The people gathered here on this Sunday afternoon have no doubt about that. Tiraspol is the de facto capital of the pro-Russian separatist republic of *Transnistria, on the edge of the tiny state of Moldova. It is one of Europe’s Achilles’ heels that is painfully becoming exposed these days. Perhaps it’s the most exposed of all.

Transnistria secession

Transnistria had seceded from the republic in a civil war in the early 1990s, when Moldova declared its independence from the Soviet Union. Russian soldiers have been stationed there ever since. For a long time, it was a frozen conflict in which both sides had resigned themselves to the status quo in the absence of a solution. But the war in Ukraine changes everything.

It is only 60 kilometers to the Ukrainian port city of Odessa.

In Moldova, fears are growing that Putin’s men will not stop at their border. The Ukrainian army warns that Moscow wants to create an overland corridor from Crimea to both the separatist areas in eastern Ukraine and Transnistria in the west. From the southeastern point of Moldova, it is only 60 kilometers to the Ukrainian port city of Odessa.

With a stern gaze, the statue of Russian Commander-in-Chief Alexander Suvorov on a warhorse, watches over the demonstrators in Tiraspol. It was he who founded the city in 1792. To this day, he is considered one of Russia’s greatest generals. Less militant, but equally vigilant, police and army officers oversee the gathering.

Russian speakers and rubles

After a good hour, the hundred or so Putinists roll up their Russian flags, as if on cue, and leave the square in groups. Two men head for a nearby café and leave with steaming paper cups.

Inside, the barista is preparing a latte. She is afraid, she says, because she has heard that Russia will send troops here. Finally, she types into a translation app and puts her phone on the counter. “I am for Ukraine,” she has written.

Transnistria is part of Moldova under international law, but it feels like a foreign country. The people speak Russian, pay with rubles instead of Moldovan leu, have their own passports and their own president. In Tiraspol, there is a statue of Lenin on every corner, and the Transnistria flag is emblazoned with the hammer and sickle. A living remnant of the Soviet Union in the middle of Europe.

Those who want to visit Transnistria have to plan for time and patience. From the Moldovan capital Chișinău, a country road covered with potholes leads to Varnița. Cars are checked at two checkpoints, one with police officers and one with soldiers.

The village borders directly on the buffer zone between Moldova and Transnistria. Another checkpoint. Passport control. Then a trolley bus takes passengers across a bridge over the Dniester. The area across the river is outside the control of Moldovan authorities. Here, the separatists call the shots.

Ukrainian refugees crossing the southern border of Palanca in Moldova

ANSA/ZUMA

Paramilitary loyal to Moscow

A blonde woman in her mid-60s stands at the bus stop, a shopping bag in her hand. She thinks it’s good that the demonstrators have made their support for Putin known. “From all sides, they sanction Russia,” she says. “But we, the Transnistrian people, we support Russia.” All the people? She laughs. “It’s not like all the people in Tiraspol can take to the streets at the same time.” Then the bus arrives.

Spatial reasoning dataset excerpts

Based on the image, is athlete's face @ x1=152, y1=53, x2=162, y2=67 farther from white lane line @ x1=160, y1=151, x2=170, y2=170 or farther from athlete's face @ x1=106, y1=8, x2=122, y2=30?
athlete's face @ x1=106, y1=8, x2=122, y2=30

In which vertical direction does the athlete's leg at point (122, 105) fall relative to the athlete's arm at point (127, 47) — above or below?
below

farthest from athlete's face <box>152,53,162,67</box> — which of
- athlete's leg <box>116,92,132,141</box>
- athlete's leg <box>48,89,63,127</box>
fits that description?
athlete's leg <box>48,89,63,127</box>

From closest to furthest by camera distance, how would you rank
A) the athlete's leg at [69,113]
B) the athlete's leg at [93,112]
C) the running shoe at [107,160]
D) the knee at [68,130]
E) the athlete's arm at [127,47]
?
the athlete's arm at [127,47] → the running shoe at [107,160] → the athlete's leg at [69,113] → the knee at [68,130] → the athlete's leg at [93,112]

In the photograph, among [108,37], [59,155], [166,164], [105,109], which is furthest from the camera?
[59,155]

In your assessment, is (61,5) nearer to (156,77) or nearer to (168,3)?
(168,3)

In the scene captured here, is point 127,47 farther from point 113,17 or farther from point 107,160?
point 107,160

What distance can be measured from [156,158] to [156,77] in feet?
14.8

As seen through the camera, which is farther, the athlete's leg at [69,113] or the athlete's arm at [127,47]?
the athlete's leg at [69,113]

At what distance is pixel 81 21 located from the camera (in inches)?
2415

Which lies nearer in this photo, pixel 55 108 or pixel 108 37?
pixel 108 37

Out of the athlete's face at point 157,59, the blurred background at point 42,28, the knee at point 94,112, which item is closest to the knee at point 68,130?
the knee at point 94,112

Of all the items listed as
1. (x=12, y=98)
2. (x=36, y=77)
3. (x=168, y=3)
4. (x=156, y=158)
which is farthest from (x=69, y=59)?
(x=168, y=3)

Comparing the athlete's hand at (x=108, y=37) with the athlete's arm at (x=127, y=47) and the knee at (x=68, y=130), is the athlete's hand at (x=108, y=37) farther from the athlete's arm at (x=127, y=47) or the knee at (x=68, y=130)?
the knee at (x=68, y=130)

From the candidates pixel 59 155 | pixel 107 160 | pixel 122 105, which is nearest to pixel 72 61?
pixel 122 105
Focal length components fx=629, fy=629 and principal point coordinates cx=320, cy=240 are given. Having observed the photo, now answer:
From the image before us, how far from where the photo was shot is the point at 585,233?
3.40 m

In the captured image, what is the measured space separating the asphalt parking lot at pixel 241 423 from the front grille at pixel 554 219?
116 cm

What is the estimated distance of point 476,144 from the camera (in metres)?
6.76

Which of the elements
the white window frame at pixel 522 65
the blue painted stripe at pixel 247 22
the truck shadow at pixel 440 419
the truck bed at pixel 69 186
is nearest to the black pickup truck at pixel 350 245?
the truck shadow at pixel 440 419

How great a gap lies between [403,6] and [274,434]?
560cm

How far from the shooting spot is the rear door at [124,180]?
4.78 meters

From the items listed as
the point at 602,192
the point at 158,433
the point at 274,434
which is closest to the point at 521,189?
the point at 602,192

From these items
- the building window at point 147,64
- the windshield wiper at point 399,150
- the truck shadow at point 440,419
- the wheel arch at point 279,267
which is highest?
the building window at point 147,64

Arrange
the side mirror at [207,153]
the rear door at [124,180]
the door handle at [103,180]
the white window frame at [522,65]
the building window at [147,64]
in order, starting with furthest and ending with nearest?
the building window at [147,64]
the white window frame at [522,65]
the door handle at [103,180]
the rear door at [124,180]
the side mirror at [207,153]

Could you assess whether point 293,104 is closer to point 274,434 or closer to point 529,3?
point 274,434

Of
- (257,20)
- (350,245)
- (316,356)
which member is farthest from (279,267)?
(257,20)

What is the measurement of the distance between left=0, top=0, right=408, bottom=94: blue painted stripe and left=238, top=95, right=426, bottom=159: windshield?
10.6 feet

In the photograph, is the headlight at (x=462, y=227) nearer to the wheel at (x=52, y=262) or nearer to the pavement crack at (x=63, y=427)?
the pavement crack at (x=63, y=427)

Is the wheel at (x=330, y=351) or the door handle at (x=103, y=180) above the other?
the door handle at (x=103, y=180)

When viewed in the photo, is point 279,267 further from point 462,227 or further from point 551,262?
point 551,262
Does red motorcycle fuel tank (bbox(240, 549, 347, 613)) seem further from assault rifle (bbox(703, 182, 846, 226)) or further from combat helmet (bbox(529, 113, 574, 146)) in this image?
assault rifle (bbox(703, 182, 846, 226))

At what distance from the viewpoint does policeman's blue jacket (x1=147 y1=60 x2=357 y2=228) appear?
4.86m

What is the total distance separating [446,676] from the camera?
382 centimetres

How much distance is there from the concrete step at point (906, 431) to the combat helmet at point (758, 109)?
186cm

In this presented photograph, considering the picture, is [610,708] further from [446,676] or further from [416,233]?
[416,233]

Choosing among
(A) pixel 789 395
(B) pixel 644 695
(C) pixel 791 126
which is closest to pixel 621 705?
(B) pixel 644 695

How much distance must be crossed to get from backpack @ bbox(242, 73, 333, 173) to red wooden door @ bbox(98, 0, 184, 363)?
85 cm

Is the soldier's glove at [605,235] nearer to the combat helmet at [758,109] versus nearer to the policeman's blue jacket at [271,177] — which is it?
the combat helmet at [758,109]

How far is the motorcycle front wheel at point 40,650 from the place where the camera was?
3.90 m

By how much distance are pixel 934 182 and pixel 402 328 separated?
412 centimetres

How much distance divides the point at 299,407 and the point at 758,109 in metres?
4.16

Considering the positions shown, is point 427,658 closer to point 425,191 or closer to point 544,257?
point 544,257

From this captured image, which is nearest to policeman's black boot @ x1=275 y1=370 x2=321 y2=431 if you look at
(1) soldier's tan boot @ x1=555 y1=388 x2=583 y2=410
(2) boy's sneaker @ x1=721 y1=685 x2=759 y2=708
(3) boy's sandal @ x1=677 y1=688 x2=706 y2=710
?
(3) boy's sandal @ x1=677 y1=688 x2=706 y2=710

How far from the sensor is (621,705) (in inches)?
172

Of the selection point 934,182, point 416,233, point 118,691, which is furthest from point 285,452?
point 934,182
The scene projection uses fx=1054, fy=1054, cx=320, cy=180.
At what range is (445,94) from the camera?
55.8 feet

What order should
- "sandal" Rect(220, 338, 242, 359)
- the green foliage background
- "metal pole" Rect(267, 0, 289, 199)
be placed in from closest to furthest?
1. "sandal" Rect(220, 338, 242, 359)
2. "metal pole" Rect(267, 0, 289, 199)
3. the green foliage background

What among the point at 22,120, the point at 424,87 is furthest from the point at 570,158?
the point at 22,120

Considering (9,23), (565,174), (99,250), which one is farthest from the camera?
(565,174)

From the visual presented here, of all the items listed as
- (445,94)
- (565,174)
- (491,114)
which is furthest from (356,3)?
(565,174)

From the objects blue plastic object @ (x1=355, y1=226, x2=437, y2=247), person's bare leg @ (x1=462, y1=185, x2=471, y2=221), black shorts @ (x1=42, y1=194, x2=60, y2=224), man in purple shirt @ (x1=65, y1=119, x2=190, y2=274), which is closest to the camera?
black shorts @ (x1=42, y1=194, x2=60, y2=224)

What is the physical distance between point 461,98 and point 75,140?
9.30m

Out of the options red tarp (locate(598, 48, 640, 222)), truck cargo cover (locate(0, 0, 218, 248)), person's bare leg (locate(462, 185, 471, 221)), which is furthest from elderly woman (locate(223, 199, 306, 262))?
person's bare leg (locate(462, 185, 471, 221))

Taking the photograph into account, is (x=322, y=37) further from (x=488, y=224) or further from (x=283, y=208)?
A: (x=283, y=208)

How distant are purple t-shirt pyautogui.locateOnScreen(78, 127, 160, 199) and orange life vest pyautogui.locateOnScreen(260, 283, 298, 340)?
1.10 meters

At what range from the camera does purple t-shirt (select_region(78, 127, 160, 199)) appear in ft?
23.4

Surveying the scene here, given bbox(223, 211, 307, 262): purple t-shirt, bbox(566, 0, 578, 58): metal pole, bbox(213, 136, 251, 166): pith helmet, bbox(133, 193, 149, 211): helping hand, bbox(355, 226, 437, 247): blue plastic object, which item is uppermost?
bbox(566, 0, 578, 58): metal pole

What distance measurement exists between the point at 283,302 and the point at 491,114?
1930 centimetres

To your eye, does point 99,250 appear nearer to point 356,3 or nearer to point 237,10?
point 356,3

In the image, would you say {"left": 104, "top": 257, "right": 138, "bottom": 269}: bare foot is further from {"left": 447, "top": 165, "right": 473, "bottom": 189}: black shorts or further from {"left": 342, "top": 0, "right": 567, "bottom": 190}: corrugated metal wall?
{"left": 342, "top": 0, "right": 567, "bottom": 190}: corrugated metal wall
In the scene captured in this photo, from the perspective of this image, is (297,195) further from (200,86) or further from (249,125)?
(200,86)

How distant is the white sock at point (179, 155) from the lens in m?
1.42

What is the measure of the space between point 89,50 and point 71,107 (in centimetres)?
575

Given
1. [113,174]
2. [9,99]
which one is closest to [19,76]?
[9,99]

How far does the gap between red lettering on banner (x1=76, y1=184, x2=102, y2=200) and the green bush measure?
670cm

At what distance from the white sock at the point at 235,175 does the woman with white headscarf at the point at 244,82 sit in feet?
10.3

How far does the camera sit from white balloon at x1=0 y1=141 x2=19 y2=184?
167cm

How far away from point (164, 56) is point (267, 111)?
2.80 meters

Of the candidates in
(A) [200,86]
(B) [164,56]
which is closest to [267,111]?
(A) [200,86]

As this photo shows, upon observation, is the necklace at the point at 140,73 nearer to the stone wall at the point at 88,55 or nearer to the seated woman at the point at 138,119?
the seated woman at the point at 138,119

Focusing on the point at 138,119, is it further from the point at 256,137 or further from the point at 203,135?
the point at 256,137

Written task:
Please print the stretch of the Transnistria article from "Transnistria is part" through "middle of Europe." word for word. The records have nothing to do with this.

Solution:
Transnistria is part of Moldova under international law, but it feels like a foreign country. The people speak Russian, pay with rubles instead of Moldovan leu, have their own passports and their own president. In Tiraspol, there is a statue of Lenin on every corner, and the Transnistria flag is emblazoned with the hammer and sickle. A living remnant of the Soviet Union in the middle of Europe.